Required work: Rewrite the data below, replacing "glass panel" with "glass partition" wherever it occurs and keeping everything else the same.

--- Material provided ---

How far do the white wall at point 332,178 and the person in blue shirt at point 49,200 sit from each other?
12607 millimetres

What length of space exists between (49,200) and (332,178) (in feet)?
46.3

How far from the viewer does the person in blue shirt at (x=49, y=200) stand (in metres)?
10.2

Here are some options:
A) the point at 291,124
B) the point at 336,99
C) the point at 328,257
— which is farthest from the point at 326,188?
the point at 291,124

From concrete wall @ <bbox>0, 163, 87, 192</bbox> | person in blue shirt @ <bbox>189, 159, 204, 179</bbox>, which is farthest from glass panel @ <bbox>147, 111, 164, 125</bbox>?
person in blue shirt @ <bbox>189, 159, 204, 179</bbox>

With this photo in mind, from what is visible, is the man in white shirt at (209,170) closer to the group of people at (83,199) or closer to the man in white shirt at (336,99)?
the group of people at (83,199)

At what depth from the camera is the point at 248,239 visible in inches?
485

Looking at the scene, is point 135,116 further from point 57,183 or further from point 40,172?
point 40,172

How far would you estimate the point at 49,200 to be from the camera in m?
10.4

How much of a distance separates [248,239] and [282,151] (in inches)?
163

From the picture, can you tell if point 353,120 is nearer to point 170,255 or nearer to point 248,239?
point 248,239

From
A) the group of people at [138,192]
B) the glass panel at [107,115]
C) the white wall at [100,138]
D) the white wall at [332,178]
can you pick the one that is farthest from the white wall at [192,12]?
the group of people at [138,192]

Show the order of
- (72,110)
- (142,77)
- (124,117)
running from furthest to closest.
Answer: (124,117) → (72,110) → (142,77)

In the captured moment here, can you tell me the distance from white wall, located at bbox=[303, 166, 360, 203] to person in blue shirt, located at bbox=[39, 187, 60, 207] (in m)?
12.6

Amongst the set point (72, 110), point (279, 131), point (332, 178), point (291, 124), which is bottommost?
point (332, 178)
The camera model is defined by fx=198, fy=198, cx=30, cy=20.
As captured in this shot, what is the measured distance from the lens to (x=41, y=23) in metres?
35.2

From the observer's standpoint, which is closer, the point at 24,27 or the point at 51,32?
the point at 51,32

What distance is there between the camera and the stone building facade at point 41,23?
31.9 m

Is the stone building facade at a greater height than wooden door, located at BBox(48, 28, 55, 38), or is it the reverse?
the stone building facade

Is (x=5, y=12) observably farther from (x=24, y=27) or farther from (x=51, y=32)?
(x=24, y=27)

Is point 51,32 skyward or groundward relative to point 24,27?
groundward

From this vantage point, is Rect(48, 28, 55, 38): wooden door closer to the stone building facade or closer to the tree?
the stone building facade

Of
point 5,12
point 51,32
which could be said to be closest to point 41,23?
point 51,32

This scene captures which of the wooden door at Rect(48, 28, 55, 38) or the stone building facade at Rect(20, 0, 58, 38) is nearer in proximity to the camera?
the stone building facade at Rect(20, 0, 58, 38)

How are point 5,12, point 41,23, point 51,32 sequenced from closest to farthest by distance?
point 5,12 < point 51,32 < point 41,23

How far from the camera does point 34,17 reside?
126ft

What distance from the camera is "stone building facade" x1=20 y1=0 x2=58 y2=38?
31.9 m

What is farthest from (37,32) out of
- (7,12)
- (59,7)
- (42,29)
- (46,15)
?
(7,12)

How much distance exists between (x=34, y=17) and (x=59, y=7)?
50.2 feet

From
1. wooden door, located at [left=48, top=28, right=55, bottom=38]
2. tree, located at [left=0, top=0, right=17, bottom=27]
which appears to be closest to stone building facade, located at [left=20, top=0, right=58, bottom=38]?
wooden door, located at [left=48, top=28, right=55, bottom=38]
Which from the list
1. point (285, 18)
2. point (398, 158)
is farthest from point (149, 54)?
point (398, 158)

---

Output of the exercise:
How far do the white wall at point 332,178 and the person in blue shirt at point 49,200 sit from each other?
12607 millimetres

What length of space exists between (49,200) and (332,178) (in feet)?
46.3

How far from the viewer does the person in blue shirt at (x=49, y=200) stand (in metres)?
10.2

Here are some options:
A) the point at 291,124
B) the point at 336,99
C) the point at 328,257
— which is farthest from the point at 326,188?
the point at 291,124

From concrete wall @ <bbox>0, 163, 87, 192</bbox> | person in blue shirt @ <bbox>189, 159, 204, 179</bbox>, which is farthest from glass partition @ <bbox>147, 111, 164, 125</bbox>?
person in blue shirt @ <bbox>189, 159, 204, 179</bbox>

With this photo in mind, from what is visible, is the man in white shirt at (209,170) closer to the group of people at (83,199) or closer to the man in white shirt at (336,99)?
the group of people at (83,199)

At what depth from the camera is the point at 248,239 visible in inches?
485

Looking at the scene, is point 135,116 further from point 57,183 or further from point 40,172?
point 40,172

How far would you estimate the point at 49,200 to be from the camera in m?
10.4

How much of a distance separates [248,239] and [282,151] (in inches)?
163

From the picture, can you tell if point 353,120 is nearer to point 170,255 or nearer to point 248,239?
point 248,239

From
A) the group of people at [138,192]
B) the glass partition at [107,115]
C) the white wall at [100,138]
D) the white wall at [332,178]
can you pick the one that is farthest from the white wall at [192,12]?
the group of people at [138,192]

Show the order of
- (72,110)
- (142,77)
- (124,117)
running from furthest to closest.
Answer: (124,117) → (72,110) → (142,77)

In the captured moment here, can you tell me the distance from white wall, located at bbox=[303, 166, 360, 203] to person in blue shirt, located at bbox=[39, 187, 60, 207] (in m)?
12.6

Amongst the set point (72, 110), point (279, 131), point (332, 178), point (291, 124), which is bottommost?
point (332, 178)
The camera model is defined by fx=198, fy=198, cx=30, cy=20.
As captured in this shot, what is the measured distance from the lens to (x=41, y=23) in metres?
35.2

From the observer's standpoint, which is closer, the point at 24,27 or the point at 51,32?
the point at 51,32

What distance is there between the camera and the stone building facade at point 41,23?
31.9 m

Is the stone building facade at a greater height than wooden door, located at BBox(48, 28, 55, 38), or is it the reverse?
the stone building facade

Is (x=5, y=12) observably farther from (x=24, y=27) or farther from (x=51, y=32)?
(x=24, y=27)

Is point 51,32 skyward or groundward relative to point 24,27?
groundward

From this vantage point, is Rect(48, 28, 55, 38): wooden door closer to the stone building facade or closer to the tree?
the stone building facade

Of
point 5,12
point 51,32
which could be said to be closest to point 41,23?
point 51,32

This scene captures which of the wooden door at Rect(48, 28, 55, 38) or the stone building facade at Rect(20, 0, 58, 38) is nearer in proximity to the camera?
the stone building facade at Rect(20, 0, 58, 38)

How are point 5,12, point 41,23, point 51,32 sequenced from closest to farthest by distance?
point 5,12 < point 51,32 < point 41,23

How far from the camera does point 34,17 reside?
126ft

What distance from the camera is "stone building facade" x1=20 y1=0 x2=58 y2=38?
31.9 m

What is farthest from (37,32) out of
- (7,12)
- (59,7)
- (42,29)
- (46,15)
?
(7,12)

How much distance exists between (x=34, y=17) and (x=59, y=7)?
50.2 feet

From
1. wooden door, located at [left=48, top=28, right=55, bottom=38]
2. tree, located at [left=0, top=0, right=17, bottom=27]
which appears to be closest to stone building facade, located at [left=20, top=0, right=58, bottom=38]?
wooden door, located at [left=48, top=28, right=55, bottom=38]
Which from the list
1. point (285, 18)
2. point (398, 158)
is farthest from point (149, 54)?
point (398, 158)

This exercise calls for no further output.